Step 2: Identify and assess actual and potential adverse impacts 

The Guidance recommends that companies carry out scoping exercises. Risk information can be related to, inter alia, the nature of the AI system and its use, the type of use, data sources, the geographic and socio-economic context, and foreseeable use or misuse. They could then assess whether they cause, contribute to, or are directly linked to adverse impacts through business relationships, and prioritise risks based on severity and likelihood. For the assessment of business relationships, relevant processes can be integrated with existing compliance systems existing in areas, such as export controls and sanctions.   

Step 3: Cease, prevent and mitigate adverse impacts 

Where companies identify that their activities cause or contribute to adverse impacts, the Guidance recommends ceasing those activities and developing forward-looking plans to prevent and mitigate future harm. In terms of prevention and mitigation, companies are encouraged to e.g. ensure that training data is sourced responsibly, that stakeholders are aware of the AI system functionality and risks, and that systems are resilient against attacks and perform reliably. On the deployment side, the Guidance calls for pre-deployment response plans, graduated access models, stakeholder engagement before deployment, the establishment of grievance mechanisms and safeguards to pause AI systems where significant adverse impacts are imminent, with clear protocols for reassessment. 

The Guidance also acknowledges that in concentrated AI markets, maintaining certain business relationships could be necessary given market structures. It provides practical options: for example, where disengagement is not feasible, companies are encouraged to report the situation internally, continue monitoring, and revisit their decision as circumstances change. 

Step 4: Track implementation and results 

The Guidance recommends that companies monitor the effectiveness of their due diligence measures and e.g. assess whether previously undetected risks exist, document and share incident information with stakeholders, and carry out periodic assessments of business relationships. 

Step 5: Communicate how impacts are addressed 

The Guidance suggests that companies should publicly disclose significant adverse impacts identified. For example, they could communicate risk prioritisation criteria, mitigation actions, and how stakeholders are engaged. All communication measures should be  tailored to relevant target audiences and should take into account commercial confidentiality. 

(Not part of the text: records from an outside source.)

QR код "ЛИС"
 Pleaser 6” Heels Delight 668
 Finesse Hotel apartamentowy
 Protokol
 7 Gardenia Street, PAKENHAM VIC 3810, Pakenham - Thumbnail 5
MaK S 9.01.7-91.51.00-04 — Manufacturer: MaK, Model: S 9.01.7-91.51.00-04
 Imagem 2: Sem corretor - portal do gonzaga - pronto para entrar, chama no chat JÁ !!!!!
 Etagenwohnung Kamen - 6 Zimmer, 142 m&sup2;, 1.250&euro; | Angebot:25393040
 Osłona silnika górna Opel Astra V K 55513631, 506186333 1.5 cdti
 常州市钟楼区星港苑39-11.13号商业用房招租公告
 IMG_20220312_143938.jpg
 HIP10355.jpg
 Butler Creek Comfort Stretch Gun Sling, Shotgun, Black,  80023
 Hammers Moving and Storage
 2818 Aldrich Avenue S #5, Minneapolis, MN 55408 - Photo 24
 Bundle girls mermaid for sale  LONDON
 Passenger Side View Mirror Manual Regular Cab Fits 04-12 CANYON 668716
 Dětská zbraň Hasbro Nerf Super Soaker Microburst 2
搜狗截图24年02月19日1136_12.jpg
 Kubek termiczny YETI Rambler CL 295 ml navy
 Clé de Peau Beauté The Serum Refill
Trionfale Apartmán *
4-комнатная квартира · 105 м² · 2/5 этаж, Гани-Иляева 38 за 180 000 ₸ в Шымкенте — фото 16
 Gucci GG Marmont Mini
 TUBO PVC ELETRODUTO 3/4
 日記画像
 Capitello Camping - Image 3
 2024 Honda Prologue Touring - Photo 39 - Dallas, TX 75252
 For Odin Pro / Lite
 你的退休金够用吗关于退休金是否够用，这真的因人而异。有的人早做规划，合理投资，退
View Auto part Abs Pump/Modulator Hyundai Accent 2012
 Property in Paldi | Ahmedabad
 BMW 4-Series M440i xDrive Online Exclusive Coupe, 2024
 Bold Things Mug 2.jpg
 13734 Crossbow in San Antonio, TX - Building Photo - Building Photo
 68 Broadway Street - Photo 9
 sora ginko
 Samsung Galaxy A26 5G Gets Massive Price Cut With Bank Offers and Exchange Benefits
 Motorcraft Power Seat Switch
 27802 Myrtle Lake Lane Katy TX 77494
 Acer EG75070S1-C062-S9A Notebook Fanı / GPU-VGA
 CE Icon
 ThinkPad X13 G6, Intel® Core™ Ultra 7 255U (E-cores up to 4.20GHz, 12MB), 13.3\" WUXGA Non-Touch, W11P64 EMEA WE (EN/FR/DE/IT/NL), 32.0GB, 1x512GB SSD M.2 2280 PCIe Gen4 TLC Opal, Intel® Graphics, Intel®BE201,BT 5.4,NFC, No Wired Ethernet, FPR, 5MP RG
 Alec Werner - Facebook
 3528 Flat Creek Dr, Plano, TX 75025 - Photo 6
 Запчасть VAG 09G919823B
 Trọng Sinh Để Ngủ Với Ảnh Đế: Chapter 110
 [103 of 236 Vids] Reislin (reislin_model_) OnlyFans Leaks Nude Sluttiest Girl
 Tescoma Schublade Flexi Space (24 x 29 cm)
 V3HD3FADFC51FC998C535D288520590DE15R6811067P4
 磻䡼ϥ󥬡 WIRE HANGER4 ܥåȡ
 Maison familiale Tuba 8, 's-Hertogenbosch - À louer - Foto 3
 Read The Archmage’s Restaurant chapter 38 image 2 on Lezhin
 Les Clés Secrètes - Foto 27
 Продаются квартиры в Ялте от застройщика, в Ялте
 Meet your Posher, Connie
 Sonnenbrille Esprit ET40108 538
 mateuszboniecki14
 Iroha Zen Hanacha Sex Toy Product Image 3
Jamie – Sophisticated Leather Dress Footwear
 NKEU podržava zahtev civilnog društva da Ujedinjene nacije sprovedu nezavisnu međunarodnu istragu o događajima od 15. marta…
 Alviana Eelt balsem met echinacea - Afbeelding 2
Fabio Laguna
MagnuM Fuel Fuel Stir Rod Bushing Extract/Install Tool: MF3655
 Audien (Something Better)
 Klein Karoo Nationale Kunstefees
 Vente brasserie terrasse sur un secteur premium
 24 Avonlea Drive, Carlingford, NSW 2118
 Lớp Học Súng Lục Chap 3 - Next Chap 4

Step 6: Provide for or cooperate in remediation 

When an enterprise has caused or contributed to adverse impacts, the Guidance states that it may – where possible - seek to restore affected persons to the situation they would be in had the adverse impact not occurred and enable proportionate remedy. The Guidance sets out five potential options of remedy: restitution, compensation, rehabilitation, satisfaction, and guarantees of non-repetition.  

Turning Obligation into Opportunity 

Companies that are proactive when it comes to responsible AI governance are likely to be better positioned to reduce regulatory and litigation risks, strengthen relationships with investors and regulators, and build trust with customers. That could involve simple practical steps such as mapping their AI footprint: where AI is used, who develops or procures it, and how third-party systems are integrated into key processes, through to updating policies on bias, consent and transparency and aligning technical and non-technical teams.